§ **Text passage**
▬▬▬

The question again arises whether the posthumous awards of the national honours of GCFR and GCON to Chief Abiola and Chief Fawehinmi respectively accord or are consistent with the law of the land – National Honours Act. The Act does not, by its express provisions, authorise posthumous awards, nor do those provisions give any indication that they contemplate posthumous awards. The indication is, indeed, to the contrary; it (the indication) comes from the provision that “a person,” meaning a living, not a dead person, “shall not be eligible for appointment to any rank of an Order unless he is a citizen of Nigeria” and that “a person shall be appointed to a particular rank of an Order when he receives from the President in person at an investiture held for the purpose (a) the insignia appropriate for that rank; and (b) an instrument under the hand of the President and the public seal of the Federation declaring him to be appointed to that rank.”
The words “when he receives from the president in person” exclude posthumous awards, a view that derives support from the fact that no posthumous award had ever been made in the past to any one before the awards to Chief Abiola and Chief Fawehinmi. There is, however, a provision in the Act that seems to give a lot of leeway to the President. It says: “The President may, by warrant, make provision for the award of titles of honour, decorations and dignities.” It may be that posthumous awards are not authorized by the Act as a matter of policy decision. If so the Act needs to be amended to change the policy.

▬▬▬

§ **Stored data**
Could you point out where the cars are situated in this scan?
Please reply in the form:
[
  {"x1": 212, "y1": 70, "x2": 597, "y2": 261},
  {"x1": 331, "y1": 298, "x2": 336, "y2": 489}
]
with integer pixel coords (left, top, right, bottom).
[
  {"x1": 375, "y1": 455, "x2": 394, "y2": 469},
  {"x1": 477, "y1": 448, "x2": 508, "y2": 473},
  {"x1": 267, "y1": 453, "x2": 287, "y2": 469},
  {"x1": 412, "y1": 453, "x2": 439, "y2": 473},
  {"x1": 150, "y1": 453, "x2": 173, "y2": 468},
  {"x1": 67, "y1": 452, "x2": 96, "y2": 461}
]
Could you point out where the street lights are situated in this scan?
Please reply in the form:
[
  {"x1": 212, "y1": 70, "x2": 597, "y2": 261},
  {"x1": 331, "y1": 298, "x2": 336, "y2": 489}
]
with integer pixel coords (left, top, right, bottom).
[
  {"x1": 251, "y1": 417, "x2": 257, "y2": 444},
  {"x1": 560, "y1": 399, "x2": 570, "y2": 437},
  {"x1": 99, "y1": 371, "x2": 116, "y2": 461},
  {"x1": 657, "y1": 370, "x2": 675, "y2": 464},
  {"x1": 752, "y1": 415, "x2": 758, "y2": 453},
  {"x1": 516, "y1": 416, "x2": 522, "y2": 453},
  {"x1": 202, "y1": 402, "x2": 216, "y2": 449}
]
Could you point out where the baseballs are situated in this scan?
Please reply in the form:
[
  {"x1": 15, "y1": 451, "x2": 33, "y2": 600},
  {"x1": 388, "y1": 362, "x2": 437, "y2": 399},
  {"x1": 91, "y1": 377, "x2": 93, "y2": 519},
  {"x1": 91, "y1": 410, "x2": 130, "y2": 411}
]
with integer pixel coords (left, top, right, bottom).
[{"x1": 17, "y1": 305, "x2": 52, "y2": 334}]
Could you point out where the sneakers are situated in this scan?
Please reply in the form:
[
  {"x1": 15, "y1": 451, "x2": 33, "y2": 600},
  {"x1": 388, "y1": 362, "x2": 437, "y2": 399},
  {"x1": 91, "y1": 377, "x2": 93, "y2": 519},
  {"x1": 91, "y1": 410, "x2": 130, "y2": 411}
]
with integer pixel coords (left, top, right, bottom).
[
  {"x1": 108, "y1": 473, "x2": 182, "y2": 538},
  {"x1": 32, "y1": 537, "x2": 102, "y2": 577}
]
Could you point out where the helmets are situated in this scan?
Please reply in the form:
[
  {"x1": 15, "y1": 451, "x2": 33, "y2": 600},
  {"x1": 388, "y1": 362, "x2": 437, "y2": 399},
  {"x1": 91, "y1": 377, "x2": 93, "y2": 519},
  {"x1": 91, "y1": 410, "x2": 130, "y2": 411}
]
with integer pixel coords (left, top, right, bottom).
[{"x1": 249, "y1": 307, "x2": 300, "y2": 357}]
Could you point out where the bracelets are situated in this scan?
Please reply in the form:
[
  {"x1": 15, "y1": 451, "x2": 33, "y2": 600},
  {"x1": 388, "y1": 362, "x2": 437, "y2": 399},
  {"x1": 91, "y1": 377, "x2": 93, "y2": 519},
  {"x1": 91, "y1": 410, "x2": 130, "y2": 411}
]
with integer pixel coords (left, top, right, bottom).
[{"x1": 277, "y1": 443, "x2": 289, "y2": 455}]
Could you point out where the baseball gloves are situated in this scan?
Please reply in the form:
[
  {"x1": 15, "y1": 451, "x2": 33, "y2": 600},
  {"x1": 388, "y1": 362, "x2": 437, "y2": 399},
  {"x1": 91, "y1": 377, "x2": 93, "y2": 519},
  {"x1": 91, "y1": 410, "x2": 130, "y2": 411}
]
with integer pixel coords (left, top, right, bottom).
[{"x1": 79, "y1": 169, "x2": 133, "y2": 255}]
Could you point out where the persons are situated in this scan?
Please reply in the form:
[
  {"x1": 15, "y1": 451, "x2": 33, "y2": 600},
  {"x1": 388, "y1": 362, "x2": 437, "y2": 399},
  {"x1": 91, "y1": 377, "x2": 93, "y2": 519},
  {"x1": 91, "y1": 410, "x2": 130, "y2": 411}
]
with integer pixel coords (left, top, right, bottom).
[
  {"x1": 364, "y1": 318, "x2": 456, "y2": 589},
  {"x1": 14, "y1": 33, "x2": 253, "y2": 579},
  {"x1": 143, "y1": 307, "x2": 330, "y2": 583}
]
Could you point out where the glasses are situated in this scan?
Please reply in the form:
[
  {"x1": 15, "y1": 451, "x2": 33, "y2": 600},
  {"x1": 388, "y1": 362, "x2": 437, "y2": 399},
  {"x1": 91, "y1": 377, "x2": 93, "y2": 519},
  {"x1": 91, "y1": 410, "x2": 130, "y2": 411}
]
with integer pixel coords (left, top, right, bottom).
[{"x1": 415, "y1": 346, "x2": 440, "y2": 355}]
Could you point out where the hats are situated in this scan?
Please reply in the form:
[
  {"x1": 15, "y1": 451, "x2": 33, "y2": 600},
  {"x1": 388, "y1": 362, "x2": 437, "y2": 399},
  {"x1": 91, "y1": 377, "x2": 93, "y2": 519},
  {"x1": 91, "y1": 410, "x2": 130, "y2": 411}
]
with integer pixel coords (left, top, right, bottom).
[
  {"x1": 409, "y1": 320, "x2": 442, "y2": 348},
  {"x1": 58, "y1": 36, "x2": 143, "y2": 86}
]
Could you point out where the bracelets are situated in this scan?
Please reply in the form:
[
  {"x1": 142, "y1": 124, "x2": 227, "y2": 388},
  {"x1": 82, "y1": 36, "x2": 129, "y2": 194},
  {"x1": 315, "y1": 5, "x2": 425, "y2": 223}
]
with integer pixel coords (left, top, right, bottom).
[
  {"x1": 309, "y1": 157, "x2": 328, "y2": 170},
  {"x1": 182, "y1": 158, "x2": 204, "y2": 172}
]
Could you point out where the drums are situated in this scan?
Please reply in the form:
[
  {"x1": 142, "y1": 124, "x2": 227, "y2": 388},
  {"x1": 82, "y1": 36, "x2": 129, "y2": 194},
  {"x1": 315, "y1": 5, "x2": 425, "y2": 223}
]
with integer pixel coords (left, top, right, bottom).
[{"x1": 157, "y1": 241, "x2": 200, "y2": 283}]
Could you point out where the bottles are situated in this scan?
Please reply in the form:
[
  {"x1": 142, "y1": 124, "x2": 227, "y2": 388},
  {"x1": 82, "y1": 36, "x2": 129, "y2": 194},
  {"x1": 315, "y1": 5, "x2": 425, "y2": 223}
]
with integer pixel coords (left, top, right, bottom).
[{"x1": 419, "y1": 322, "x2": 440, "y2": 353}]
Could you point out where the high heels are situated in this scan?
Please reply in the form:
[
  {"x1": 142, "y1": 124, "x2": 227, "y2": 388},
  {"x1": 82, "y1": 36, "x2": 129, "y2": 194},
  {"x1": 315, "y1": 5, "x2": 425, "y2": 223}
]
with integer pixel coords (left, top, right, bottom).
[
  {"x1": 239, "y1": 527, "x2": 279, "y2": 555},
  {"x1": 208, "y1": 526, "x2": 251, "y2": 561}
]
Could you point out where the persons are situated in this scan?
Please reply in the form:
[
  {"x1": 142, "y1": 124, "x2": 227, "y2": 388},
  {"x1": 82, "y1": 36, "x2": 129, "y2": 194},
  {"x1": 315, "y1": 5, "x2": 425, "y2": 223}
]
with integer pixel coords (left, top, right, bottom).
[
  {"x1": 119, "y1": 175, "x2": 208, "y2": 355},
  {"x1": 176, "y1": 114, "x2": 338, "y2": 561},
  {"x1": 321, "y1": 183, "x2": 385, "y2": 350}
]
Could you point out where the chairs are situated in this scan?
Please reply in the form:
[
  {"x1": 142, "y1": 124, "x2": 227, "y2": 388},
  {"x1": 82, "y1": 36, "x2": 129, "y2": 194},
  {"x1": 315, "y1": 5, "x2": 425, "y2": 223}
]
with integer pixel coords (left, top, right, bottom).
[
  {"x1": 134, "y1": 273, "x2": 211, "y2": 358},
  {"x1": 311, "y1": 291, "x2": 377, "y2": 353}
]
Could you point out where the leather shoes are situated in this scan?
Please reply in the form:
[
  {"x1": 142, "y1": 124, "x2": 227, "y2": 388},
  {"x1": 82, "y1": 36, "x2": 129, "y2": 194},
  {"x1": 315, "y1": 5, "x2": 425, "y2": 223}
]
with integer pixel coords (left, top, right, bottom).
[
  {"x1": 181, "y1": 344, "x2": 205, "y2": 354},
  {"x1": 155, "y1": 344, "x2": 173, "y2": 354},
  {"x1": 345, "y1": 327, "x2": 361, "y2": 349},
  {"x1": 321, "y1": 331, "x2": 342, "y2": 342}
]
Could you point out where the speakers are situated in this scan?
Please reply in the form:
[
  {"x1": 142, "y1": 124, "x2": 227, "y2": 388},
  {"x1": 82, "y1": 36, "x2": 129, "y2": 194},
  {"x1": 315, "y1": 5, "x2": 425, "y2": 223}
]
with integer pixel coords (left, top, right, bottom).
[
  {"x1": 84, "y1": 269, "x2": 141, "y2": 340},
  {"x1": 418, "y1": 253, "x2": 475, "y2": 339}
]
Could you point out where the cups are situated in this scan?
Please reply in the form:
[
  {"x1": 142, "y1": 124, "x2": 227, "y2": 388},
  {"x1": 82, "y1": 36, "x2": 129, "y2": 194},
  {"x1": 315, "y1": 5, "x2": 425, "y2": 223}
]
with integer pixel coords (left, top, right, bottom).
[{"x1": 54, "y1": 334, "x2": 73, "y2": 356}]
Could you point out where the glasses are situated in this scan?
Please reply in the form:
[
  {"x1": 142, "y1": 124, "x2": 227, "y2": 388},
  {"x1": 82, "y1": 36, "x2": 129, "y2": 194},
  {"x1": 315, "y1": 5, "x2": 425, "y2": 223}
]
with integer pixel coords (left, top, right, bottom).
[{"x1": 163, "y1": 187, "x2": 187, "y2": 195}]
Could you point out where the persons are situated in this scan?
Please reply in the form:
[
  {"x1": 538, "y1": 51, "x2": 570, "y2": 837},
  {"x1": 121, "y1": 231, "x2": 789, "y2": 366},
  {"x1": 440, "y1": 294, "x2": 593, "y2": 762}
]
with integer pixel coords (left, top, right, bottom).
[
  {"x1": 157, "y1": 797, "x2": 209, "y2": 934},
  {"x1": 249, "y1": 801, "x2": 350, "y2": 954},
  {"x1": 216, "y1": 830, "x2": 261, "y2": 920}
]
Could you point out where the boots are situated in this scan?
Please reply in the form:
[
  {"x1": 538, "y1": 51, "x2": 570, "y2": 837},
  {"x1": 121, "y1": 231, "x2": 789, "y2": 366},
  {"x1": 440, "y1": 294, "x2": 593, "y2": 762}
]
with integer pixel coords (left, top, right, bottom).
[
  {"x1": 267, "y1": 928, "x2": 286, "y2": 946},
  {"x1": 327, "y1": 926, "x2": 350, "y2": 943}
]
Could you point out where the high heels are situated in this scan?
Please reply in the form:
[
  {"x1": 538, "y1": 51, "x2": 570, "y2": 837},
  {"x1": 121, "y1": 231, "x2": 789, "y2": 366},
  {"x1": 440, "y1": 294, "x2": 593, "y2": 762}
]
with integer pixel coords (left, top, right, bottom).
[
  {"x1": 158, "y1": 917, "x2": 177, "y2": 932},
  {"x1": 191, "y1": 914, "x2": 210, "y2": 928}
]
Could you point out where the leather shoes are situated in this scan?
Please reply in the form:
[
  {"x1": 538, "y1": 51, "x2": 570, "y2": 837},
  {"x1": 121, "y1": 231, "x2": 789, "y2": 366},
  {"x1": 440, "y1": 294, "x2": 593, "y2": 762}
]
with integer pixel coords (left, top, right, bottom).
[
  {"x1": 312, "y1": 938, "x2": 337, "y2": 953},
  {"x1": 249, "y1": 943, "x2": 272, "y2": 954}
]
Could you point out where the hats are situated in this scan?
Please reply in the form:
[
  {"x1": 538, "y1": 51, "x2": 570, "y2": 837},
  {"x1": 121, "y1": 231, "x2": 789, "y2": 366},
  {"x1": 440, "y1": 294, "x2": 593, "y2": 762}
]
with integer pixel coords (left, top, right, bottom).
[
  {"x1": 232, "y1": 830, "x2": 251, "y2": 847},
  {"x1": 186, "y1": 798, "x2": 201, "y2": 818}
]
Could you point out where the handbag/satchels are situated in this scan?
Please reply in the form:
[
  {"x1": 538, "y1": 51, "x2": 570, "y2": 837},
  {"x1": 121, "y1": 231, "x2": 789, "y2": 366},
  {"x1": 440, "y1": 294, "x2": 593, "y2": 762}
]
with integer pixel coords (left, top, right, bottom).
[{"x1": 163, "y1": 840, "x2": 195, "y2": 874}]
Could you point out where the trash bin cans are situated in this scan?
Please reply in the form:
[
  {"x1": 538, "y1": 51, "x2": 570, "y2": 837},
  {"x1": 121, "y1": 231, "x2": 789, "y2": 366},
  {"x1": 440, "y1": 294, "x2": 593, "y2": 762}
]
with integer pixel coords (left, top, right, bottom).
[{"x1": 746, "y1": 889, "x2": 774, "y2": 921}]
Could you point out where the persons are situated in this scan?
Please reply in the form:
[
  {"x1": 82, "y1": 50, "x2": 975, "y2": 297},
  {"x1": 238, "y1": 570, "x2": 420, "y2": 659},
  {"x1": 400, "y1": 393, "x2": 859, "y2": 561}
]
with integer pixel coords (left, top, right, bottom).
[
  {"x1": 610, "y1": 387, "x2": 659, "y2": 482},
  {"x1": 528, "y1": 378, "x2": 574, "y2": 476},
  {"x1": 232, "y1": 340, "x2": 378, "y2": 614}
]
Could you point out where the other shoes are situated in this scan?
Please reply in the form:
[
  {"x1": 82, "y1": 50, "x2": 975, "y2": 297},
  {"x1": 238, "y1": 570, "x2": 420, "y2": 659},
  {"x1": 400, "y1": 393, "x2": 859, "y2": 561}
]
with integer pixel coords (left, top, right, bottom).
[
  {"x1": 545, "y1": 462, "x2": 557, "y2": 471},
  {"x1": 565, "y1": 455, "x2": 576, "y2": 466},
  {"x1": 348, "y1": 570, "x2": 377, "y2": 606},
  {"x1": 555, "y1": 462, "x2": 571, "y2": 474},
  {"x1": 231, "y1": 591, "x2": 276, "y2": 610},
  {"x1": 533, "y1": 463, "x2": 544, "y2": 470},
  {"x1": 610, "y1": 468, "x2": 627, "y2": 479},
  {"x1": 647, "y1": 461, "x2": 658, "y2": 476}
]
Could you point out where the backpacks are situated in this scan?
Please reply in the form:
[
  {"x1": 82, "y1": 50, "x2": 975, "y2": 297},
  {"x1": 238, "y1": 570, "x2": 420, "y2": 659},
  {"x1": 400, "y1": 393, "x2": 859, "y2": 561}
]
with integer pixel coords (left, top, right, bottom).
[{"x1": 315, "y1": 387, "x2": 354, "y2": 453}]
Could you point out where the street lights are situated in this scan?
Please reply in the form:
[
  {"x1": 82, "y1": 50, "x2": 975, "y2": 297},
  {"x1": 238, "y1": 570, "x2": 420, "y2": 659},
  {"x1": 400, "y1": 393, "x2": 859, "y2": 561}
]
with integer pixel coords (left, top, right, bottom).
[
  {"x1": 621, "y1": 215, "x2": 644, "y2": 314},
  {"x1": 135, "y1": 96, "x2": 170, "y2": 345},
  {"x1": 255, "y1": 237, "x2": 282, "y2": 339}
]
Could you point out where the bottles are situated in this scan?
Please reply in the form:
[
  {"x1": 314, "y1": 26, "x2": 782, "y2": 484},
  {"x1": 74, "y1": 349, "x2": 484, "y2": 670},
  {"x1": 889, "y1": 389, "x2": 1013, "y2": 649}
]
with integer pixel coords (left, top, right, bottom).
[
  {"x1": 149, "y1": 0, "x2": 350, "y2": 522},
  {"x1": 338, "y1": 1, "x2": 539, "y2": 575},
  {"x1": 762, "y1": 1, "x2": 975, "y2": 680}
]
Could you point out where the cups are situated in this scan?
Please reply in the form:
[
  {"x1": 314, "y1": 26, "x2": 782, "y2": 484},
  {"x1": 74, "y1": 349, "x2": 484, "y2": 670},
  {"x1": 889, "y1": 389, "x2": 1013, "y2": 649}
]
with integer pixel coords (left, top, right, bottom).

▬▬▬

§ **Task list**
a - Translate this sentence from the passage on posthumous national honours into Spanish: "It may be that posthumous awards are not authorized by the Act as a matter of policy decision."
b - Continue the passage on posthumous national honours, picking up after its final sentence.

§ **Outputs by task**
a - Puede ser que los reconocimientos póstumos no estén autorizados por la Ley como cuestión de decisión política.

b -
President Buhari could not have been more disdainful, and more careless, he could not have made a greater mockery, of the Rule of Law than by his announcement on June 6, 2018 of the decision of the Federal Government that “henceforth June 12 will be celebrated as Democracy Day,” knowing, as he well does, that May 29 is enacted by law, the Public Holidays Act, as Democracy Day, and that that could not be changed to June 12, except by amendment of the Act, not by mere presidential declaration; and that his wishes, intentions and whims, however pure and benevolent, are not law, as in the days of the absolutist military dictatorship when laws could be made simply by word of mouth, later to be put in written form by Decree or Edict. It is incredible that, knowing all this but still believing himself to be an absolute ruler, he went ahead to organize the farce of commemoration ceremony on June 12 at the Banquet Hall of the Presidential Villa. His perception of himself as absolute ruler is antithetical to constitutional democracy, and constitutes a danger to the country. He should be made to shed that perception of himself.
•Professor Nwabueze is former Minister of Education.